» Problem details:
Can you echo back every one of the lines below word for word, changing nothing?

» Dataset:
* begin *
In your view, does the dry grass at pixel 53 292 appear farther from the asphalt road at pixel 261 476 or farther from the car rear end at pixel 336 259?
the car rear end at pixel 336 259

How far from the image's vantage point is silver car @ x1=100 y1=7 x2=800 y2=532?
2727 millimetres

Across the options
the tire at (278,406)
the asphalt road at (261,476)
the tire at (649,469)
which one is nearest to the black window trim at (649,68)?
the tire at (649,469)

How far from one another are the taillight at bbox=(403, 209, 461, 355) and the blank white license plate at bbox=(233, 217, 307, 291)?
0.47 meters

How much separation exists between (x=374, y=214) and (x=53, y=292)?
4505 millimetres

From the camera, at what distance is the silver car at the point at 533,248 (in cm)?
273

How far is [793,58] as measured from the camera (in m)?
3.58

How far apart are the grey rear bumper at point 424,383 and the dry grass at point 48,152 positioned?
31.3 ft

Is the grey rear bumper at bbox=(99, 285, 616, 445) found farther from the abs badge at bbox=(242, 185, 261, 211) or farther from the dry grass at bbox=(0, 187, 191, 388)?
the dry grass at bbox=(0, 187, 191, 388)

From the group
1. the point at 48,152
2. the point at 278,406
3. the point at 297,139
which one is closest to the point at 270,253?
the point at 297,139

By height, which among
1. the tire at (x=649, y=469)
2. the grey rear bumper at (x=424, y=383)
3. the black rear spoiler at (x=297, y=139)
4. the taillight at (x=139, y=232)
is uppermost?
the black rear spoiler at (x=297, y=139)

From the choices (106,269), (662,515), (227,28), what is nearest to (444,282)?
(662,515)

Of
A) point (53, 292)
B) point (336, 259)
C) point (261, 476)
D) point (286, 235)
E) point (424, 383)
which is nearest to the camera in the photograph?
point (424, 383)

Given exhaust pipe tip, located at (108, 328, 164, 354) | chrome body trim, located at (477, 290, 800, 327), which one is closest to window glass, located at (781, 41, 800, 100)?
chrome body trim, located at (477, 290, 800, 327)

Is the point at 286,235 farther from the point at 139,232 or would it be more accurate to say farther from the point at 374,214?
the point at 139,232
* end *
» Problem solution:
In your view, does the dry grass at pixel 53 292 appear farther from the asphalt road at pixel 261 476 or farther from the car rear end at pixel 336 259?
the car rear end at pixel 336 259

How far from the image's vantage point is silver car @ x1=100 y1=7 x2=800 y2=532?
2727 millimetres

Across the options
the tire at (278,406)
the asphalt road at (261,476)
the tire at (649,469)
which one is nearest to the black window trim at (649,68)?
the tire at (649,469)

How far from one another are the taillight at bbox=(403, 209, 461, 355) and the blank white license plate at bbox=(233, 217, 307, 291)?
0.47 meters

How much separation exists between (x=374, y=214) and (x=53, y=292)?
4505 millimetres

From the camera, at what distance is the silver car at the point at 533,248 (in cm)?
273

How far is [793,58] as measured from the camera (in m)?
3.58

How far apart are the grey rear bumper at point 424,383 and the dry grass at point 48,152 positioned?
31.3 ft

Is the grey rear bumper at bbox=(99, 285, 616, 445) found farther from the abs badge at bbox=(242, 185, 261, 211) or farther from the dry grass at bbox=(0, 187, 191, 388)?
the dry grass at bbox=(0, 187, 191, 388)

From the group
1. the point at 48,152
2. the point at 278,406
3. the point at 297,139
which one is closest to the point at 270,253?
the point at 297,139

By height, which among
1. the tire at (x=649, y=469)
2. the grey rear bumper at (x=424, y=383)
3. the black rear spoiler at (x=297, y=139)
4. the taillight at (x=139, y=232)
is uppermost?
the black rear spoiler at (x=297, y=139)

From the choices (106,269), (662,515), (227,28), what is nearest to (444,282)?
(662,515)

Of
A) point (53, 292)
B) point (336, 259)
C) point (261, 476)
D) point (286, 235)
E) point (424, 383)
which is nearest to the camera in the photograph?
point (424, 383)

Given exhaust pipe tip, located at (108, 328, 164, 354) | chrome body trim, located at (477, 290, 800, 327), which one is closest to window glass, located at (781, 41, 800, 100)?
chrome body trim, located at (477, 290, 800, 327)

Is the point at 286,235 farther from the point at 139,232 or would it be more accurate to say farther from the point at 374,214?
the point at 139,232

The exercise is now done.